Therefore, it is speculated that older adults’ perception toward PA participation is associated with their PA level. In this context, some studies on correlates of PA proved that barriers to PA are negatively associated with participation in PA [7, 22]. Besides, in a Delphi study, which allows for gathering the views of experts on an area, determinants of PA were rated by 118 experts and perceived barriers to PA were identified among ten most important factors (out of 73 items) in predicting the initiation of PA [23]. Hence, the inconsistencies in the results of studies on SED correlates of PA may in part be due to potential moderation by older adults’ perceptions toward PA behavior including perceived barriers of PA. However, to our knowledge, no study has been conducted to evaluate the possible moderation effect by barriers of PA on these associations. Therefore, the primary aim of the present study was to examine the correlation of SED characteristics with PA of older adults. Further, as a secondary aim, the moderation effects of perceived barriers of PA on the association of SED variables and PA were sought.



The procedures were approved by the Institutional Review Committee of the University of Guilan according to the current national laws and regulations and to the latest version of the Helsinki Declaration. The present cross-sectional study recruited participants aged 60 years and over in 2018. Of the 335,313 older adults (based on the latest reports in 2016) 384 residents living in six cities in Guilan province, a northern province in Iran, were recruited using convenience sampling with a 95% confidence interval, margin of error of 5%, and significance level of p < 0.05. For each city, several public places including central markets and city centers were chosen where older adults were invited to participate in the study with the following inclusion criteria: permanent resident of the province; lack of any disability significantly restricting PA; and enough oral abilities to respond to questions while questions being asked by examiners. All the participants provided written informed consent to take part in the present study.


The survey activities were in-person and occurred between August and November 2018. Participants were asked by two almost equally experienced examiners to orally respond to questionnaires and responses were recorded by the examiners. The first part of the questionnaire was self-developed and consisted of questions on SED. The second and third parts were questionnaires on PA and perceived barriers of PA, respectively. Further explanation of questions was provided by the examiners when participants needed.

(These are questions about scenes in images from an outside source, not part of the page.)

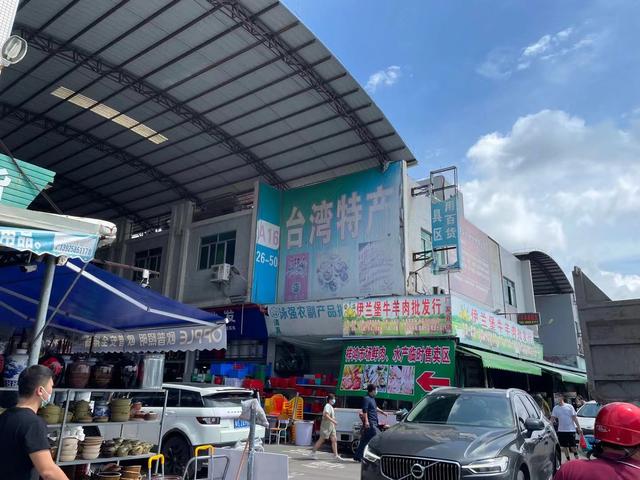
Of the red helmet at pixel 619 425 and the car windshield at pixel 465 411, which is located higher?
the red helmet at pixel 619 425

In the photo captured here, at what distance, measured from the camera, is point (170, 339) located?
25.3 ft

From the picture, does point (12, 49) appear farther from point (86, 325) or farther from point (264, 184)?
point (264, 184)

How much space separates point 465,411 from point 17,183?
28.4ft

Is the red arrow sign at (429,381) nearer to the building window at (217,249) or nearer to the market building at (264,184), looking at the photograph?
the market building at (264,184)

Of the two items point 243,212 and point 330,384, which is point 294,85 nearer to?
point 243,212

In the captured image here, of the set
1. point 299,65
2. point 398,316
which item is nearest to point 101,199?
point 299,65

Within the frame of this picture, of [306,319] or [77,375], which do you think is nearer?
[77,375]

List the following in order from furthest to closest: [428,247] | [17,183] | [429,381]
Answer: [428,247] < [429,381] < [17,183]

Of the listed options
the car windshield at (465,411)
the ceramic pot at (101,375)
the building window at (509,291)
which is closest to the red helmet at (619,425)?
the car windshield at (465,411)

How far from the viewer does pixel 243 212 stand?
21812mm

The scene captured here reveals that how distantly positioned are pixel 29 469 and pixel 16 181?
7537mm

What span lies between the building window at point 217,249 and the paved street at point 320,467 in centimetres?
1076

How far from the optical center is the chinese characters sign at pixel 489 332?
1467 cm

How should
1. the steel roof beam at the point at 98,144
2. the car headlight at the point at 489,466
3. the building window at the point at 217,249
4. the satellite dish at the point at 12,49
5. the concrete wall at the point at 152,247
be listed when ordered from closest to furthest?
1. the car headlight at the point at 489,466
2. the satellite dish at the point at 12,49
3. the steel roof beam at the point at 98,144
4. the building window at the point at 217,249
5. the concrete wall at the point at 152,247
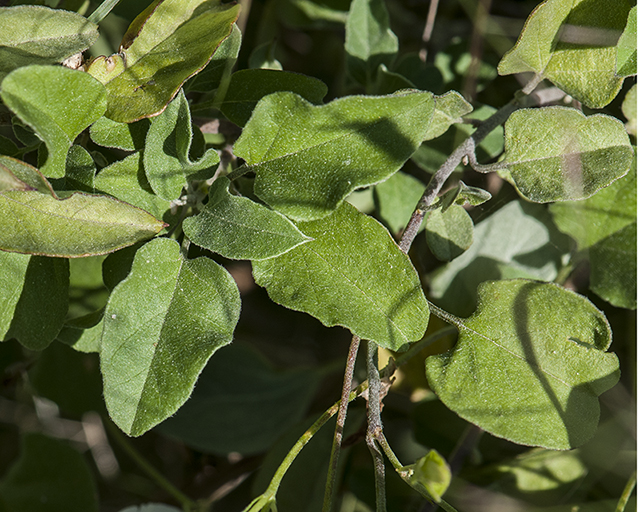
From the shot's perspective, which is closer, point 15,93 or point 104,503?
point 15,93

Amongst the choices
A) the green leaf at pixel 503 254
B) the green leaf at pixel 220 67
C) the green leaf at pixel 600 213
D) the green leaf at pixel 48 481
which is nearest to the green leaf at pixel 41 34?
the green leaf at pixel 220 67

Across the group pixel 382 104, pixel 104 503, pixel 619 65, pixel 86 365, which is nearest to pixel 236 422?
pixel 86 365

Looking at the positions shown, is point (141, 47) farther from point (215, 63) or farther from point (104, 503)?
point (104, 503)

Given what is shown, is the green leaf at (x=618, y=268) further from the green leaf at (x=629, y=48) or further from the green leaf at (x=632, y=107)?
the green leaf at (x=629, y=48)

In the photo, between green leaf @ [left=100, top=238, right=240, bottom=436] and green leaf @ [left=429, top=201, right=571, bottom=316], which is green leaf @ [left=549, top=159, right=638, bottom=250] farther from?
green leaf @ [left=100, top=238, right=240, bottom=436]

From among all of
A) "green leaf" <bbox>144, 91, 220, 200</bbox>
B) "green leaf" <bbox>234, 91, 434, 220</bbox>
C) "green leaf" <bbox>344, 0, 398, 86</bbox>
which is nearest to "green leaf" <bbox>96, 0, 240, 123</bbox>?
"green leaf" <bbox>144, 91, 220, 200</bbox>

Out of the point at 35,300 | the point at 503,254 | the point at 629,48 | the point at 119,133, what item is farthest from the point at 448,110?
the point at 35,300

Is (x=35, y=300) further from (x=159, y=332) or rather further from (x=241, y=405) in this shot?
(x=241, y=405)
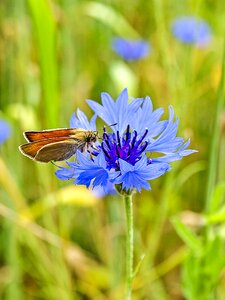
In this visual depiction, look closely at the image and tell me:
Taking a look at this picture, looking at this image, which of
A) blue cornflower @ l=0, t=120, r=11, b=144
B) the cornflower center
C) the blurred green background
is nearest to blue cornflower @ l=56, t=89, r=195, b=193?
the cornflower center

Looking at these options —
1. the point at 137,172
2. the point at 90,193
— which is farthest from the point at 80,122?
the point at 90,193

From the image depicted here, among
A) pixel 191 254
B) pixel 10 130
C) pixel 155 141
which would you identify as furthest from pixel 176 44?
pixel 155 141

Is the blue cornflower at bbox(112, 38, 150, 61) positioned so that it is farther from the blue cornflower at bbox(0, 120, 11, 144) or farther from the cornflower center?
the cornflower center

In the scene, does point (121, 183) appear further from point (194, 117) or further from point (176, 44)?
point (176, 44)

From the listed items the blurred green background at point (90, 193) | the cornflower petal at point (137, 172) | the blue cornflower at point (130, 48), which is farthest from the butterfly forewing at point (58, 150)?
the blue cornflower at point (130, 48)

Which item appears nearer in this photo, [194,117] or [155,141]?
[155,141]

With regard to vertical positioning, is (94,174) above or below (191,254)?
above
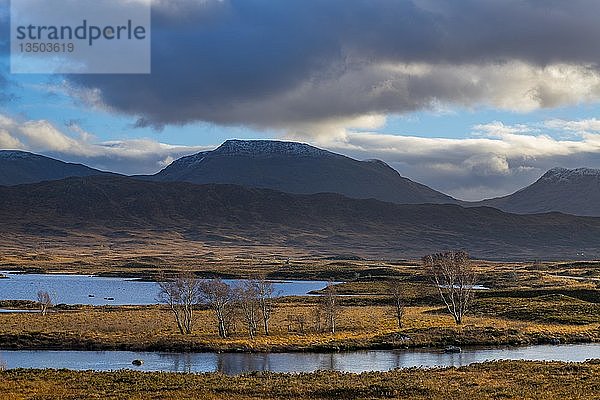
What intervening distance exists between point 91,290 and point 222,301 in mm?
89246

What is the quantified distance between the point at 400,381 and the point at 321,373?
806 cm


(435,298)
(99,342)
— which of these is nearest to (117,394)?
(99,342)

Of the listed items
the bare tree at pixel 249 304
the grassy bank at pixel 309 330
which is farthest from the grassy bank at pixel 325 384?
the bare tree at pixel 249 304

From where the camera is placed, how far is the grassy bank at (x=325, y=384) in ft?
150

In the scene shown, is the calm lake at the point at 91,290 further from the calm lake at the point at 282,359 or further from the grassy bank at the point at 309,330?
A: the calm lake at the point at 282,359

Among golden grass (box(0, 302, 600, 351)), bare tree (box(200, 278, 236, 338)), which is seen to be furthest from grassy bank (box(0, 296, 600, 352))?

Socio-eco-demographic characteristics

SED characteristics included age, gender, marital status, education, employment, living status, and income. Due to low response fraction by the participants, income was excluded from SED characteristics. The following binary responses were considered for the characteristics: age, early old age (60–75 years) and late old age (> 75 years); gender, man and woman; marital status, married and single (/divorced/widowed); education, less than college and college and higher; employment, employed and unemployed (/retired); living status, living in private house (where they are landlord or tenant) and living with others (where it is not their own home and they live at their children’s or relatives’ houses, or nursing homes).

Physical activity

Self-reported PA levels were measured using the first part of the Rapid Assessment of Physical Activity (RAPA) questionnaire. RAPA has been shown to be an easy-to-use, valid measure of physical activity among older adults [24]. Besides, the reliability and validity of RAPA was investigated among Iranian older adults [25]. It was shown to have a good construct validity through confirmatory factor analysis. Besides, test-retest reliability was reported as 0.73 for whole scale. RAPA 1 asks seven questions about light, moderate, or vigorous PA specifying frequencies and durations. According to this measure, five categories of PA were defined as: (1) sedentary (rarely or never do any physical activities), (2) under-active (doing some light or moderate physical activities, but not every week), (3) under-active regular – light activities (doing some light PA every week), (4, 5) under-active regular (doing moderate physical activities every week, but less than 30 min a day or 5 days a week - doing vigorous physical activities every week, but less than 20 min a day or 3 days a week), and (6, 7) active (doing 30 min or more a day of moderate physical activities, 5 or more days a week - doing 20 min or more a day of vigorous physical activities, 3 or more days a week).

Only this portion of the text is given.